* Task prompt:
Answer these questions about the C++ iterator question below:
1. According to the comments in the code, what is the value_type of both containers?
2. What text does the std::set loop print before the two values?
3. According to the error message for std::map, which conversion is unknown?

* Excerpt provided:
◇ ◇ ◇ ◇ ◇

2
votes

I have the below snippet of code (which you can run here: http://coliru.stacked-crooked.com/a/2f62134b5c125051)

#include <iostream>
#include <set>
#include <map>

int main() 
{
    std::set<std::pair<const int, const int>> const mySet{{0,0}}; // value_type = std::pair<const int, const int>
    for (std::set<std::pair<const int, const int>>::iterator it  = mySet.cbegin(); it != mySet.cend(); ++it)
    {
        std::cout<<"set it = " << it->first << " " << it->second << std::endl;
    }

    std::map<const int, const int> const myMap{{0,0}}; // value_type = std::pair<const int, const int>
    for (std::map<const int, const int>::iterator it  = myMap.cbegin(); it != myMap.cend(); ++it)
    {
        std::cout<<"map it = " << it->first << " " << it->second << std::endl;
    }   
}

Can someone please explain me why for std::set the below does not throw any error:

std::set<std::pair<const int, const int>>::iterator it  = mySet.cbegin();

while for std::map the below throws error (no known conversion from _Rb_tree_const_iterator<std::pair<const int, const int> > to _Rb_tree_iterator<std::pair<const int, const int> >) as expected:

std::map<const int, const int>::iterator it  = myMap.cbegin();

How does it work for std::set? Shouldn't assigning a const_iterator to an iterator always throw an error?

◇ ◇ ◇ ◇ ◇

* Given entries:
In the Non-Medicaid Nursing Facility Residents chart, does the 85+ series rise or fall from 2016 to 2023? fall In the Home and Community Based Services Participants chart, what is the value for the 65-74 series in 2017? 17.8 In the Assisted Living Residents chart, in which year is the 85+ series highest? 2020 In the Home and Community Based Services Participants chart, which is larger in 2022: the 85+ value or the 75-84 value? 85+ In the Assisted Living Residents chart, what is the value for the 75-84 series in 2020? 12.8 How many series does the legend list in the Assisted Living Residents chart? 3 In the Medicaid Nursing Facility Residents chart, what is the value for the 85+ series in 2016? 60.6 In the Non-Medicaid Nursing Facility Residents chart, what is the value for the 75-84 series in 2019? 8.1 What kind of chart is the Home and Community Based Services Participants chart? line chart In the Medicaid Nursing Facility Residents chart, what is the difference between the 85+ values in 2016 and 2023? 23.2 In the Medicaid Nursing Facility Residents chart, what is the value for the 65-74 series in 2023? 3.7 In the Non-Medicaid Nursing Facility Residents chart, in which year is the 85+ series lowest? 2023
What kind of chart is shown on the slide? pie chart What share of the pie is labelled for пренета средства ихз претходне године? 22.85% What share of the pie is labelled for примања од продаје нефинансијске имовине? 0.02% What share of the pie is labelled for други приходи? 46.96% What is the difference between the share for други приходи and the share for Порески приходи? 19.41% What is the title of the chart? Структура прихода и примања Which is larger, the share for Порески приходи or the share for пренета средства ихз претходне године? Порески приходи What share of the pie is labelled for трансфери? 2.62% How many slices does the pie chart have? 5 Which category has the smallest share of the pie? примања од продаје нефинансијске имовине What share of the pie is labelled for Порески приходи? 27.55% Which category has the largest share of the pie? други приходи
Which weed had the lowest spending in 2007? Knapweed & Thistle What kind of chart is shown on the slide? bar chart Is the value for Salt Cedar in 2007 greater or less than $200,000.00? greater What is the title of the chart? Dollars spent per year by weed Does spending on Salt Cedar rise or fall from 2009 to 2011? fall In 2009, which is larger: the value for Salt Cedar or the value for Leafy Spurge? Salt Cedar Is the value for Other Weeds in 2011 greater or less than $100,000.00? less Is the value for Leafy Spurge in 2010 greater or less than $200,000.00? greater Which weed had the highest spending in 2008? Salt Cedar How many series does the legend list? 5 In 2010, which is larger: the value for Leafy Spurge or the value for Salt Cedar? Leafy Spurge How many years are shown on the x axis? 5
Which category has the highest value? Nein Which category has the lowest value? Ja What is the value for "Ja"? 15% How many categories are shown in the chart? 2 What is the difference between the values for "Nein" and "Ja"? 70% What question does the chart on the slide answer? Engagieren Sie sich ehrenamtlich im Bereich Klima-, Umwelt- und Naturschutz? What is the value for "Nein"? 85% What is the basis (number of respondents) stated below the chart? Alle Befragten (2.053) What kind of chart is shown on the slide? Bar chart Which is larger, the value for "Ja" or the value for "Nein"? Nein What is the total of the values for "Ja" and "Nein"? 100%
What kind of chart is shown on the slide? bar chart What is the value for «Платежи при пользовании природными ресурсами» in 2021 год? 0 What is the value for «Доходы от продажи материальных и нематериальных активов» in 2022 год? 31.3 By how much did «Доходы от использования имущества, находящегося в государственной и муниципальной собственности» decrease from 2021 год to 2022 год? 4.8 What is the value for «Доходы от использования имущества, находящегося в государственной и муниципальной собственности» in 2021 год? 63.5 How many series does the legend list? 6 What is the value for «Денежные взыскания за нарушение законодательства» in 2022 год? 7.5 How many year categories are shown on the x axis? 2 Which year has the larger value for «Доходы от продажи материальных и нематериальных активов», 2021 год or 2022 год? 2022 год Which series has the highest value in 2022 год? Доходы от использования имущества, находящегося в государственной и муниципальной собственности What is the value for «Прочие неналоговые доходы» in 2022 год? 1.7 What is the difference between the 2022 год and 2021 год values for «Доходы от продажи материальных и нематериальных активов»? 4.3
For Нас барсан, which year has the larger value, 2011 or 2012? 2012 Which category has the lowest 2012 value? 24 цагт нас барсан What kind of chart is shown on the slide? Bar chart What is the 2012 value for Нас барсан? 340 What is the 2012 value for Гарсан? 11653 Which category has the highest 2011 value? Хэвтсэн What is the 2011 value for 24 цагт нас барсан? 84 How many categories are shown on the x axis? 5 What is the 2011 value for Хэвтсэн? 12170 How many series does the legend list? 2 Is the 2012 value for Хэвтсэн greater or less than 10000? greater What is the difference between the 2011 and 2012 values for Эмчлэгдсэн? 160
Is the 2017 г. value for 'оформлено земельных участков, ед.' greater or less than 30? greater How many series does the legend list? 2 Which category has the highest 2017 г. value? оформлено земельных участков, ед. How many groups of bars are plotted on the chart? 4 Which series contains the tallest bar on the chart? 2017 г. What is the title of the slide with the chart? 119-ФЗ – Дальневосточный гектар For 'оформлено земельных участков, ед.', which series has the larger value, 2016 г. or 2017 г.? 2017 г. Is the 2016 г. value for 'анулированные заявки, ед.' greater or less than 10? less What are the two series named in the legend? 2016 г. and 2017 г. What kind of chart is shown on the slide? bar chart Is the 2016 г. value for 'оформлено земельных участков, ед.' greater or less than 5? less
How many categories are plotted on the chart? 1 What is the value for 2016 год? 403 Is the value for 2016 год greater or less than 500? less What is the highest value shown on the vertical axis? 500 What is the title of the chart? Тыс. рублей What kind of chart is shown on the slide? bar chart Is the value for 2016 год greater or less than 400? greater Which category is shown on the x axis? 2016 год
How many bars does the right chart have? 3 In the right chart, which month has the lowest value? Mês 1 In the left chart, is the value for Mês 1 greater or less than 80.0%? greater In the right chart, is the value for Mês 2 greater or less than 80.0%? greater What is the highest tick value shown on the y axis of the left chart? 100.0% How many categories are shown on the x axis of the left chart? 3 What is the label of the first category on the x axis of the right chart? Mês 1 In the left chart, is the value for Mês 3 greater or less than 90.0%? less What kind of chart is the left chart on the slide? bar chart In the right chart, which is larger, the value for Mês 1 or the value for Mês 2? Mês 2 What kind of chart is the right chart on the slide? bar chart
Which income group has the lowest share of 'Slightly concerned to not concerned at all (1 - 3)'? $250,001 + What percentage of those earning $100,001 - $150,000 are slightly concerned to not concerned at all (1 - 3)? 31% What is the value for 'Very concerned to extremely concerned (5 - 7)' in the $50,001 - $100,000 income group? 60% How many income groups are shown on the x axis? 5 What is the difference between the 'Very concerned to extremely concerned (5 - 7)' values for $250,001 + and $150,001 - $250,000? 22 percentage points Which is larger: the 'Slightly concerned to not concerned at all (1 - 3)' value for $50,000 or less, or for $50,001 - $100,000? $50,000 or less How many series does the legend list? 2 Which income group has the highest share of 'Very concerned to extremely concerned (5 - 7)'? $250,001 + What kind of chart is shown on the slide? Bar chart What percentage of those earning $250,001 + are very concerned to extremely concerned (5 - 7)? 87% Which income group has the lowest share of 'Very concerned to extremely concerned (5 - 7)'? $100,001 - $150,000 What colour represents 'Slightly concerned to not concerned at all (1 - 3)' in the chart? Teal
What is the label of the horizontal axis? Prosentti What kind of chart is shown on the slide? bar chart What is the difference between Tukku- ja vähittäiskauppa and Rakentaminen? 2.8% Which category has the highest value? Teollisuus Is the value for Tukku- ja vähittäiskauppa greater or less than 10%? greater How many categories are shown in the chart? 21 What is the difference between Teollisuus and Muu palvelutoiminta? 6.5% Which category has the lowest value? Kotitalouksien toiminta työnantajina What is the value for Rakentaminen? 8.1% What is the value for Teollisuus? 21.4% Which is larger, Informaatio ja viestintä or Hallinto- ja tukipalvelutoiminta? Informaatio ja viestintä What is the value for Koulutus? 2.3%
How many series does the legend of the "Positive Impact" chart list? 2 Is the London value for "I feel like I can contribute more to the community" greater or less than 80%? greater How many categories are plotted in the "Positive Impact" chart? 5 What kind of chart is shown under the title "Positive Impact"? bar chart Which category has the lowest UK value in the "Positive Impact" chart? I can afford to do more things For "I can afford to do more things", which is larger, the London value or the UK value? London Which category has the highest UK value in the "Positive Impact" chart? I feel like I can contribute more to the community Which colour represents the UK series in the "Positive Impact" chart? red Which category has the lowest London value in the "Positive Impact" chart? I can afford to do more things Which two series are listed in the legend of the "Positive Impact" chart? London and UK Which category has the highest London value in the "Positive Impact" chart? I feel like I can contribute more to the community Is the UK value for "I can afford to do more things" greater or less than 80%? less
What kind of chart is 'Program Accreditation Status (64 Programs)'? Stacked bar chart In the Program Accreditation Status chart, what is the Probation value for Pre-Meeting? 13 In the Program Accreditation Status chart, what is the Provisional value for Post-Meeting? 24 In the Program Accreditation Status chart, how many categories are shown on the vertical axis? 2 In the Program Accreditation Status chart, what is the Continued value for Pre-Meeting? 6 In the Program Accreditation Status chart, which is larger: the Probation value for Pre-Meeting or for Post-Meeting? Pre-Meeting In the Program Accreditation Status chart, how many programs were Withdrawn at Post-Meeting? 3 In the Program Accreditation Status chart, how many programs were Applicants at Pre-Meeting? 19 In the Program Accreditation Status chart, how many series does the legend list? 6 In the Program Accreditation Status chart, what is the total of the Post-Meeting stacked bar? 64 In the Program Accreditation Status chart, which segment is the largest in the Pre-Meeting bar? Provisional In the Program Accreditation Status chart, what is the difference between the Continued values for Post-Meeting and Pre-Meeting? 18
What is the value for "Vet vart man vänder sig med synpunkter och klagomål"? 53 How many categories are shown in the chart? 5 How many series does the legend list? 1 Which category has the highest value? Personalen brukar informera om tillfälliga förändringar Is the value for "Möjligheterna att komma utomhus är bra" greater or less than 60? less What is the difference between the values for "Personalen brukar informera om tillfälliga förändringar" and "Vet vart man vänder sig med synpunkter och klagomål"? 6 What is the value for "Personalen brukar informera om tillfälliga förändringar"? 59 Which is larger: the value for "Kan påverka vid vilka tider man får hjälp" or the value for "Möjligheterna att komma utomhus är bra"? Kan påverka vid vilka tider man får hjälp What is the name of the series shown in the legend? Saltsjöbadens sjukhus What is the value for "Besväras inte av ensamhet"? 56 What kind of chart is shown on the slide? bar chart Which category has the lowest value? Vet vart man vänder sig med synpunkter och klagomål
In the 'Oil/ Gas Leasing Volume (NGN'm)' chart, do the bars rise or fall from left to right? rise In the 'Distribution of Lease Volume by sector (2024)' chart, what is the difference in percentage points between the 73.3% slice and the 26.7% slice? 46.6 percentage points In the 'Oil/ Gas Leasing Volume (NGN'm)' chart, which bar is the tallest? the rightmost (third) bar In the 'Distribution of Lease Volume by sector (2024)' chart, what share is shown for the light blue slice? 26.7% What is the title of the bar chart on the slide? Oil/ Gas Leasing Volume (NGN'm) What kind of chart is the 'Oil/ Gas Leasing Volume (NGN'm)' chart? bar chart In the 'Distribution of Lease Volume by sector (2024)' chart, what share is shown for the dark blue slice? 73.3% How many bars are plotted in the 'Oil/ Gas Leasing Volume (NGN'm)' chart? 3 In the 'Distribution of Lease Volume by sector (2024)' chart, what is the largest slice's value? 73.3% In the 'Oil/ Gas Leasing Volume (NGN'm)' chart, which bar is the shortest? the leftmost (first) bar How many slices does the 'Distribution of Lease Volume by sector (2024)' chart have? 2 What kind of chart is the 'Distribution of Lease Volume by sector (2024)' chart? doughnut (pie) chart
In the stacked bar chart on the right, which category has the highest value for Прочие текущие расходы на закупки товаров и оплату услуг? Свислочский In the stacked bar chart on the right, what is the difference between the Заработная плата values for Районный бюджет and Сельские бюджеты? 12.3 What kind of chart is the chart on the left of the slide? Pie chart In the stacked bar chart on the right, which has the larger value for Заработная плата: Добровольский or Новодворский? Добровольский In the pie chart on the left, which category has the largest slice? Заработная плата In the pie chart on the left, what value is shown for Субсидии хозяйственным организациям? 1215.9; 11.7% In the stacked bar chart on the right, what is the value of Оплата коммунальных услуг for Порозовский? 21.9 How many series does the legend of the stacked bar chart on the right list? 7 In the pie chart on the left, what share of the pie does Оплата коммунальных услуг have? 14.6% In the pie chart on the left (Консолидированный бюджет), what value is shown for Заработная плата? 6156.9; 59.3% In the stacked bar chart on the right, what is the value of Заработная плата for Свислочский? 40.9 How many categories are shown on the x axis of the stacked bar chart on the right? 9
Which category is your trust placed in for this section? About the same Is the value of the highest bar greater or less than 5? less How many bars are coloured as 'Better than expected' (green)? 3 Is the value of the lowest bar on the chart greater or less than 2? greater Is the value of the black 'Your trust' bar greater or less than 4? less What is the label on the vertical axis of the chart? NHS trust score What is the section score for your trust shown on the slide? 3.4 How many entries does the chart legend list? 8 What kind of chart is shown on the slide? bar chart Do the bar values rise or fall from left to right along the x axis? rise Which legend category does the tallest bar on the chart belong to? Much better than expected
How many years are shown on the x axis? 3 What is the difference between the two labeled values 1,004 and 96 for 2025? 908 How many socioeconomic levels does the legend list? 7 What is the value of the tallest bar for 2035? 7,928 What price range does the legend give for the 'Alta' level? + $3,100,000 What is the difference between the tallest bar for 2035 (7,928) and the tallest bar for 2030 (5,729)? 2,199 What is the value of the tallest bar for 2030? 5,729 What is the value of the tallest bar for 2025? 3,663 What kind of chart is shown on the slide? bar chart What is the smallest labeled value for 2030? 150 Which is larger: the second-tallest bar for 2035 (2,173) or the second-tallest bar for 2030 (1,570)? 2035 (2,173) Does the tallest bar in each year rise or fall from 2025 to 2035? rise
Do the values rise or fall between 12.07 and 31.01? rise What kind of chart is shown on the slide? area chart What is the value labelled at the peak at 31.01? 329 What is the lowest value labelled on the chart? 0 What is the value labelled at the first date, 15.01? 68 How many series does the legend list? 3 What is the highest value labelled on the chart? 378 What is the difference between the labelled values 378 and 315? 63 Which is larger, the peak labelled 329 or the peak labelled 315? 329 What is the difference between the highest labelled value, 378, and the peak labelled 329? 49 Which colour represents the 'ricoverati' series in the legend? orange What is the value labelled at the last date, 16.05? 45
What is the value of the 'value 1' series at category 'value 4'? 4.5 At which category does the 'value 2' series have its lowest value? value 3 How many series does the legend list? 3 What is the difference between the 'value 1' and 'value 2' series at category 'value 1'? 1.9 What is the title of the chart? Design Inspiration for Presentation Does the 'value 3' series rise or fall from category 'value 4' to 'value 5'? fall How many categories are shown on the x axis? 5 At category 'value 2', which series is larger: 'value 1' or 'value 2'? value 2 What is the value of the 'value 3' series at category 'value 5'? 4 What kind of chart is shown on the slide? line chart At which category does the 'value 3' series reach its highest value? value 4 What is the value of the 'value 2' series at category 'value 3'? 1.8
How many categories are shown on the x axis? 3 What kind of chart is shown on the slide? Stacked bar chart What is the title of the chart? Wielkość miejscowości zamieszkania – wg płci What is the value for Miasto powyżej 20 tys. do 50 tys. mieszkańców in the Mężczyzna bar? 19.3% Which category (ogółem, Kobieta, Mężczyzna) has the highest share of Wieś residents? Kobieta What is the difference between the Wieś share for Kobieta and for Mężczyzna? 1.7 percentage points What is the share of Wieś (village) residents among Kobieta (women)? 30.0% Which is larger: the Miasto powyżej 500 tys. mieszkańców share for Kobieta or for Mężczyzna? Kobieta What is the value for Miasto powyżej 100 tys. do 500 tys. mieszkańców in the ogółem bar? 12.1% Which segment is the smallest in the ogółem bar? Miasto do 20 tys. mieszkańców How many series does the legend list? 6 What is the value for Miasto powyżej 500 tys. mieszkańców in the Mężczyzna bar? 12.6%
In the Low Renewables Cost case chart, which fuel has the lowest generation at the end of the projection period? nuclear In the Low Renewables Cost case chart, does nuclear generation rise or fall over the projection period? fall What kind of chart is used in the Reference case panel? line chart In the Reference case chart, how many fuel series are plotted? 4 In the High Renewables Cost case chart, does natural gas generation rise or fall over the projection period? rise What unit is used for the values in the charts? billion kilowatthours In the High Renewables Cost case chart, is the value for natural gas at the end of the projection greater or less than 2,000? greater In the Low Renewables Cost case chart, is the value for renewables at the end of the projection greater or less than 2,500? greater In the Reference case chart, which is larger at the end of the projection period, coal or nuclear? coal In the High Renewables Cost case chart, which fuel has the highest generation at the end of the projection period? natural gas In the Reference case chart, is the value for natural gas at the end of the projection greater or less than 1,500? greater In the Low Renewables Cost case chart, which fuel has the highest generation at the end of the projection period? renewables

◇ ◇ ◇ ◇ ◇

* Response area:
1. std::pair<const int, const int>
2. "set it = "
3. The conversion from _Rb_tree_const_iterator<std::pair<const int, const int> > to _Rb_tree_iterator<std::pair<const int, const int> >.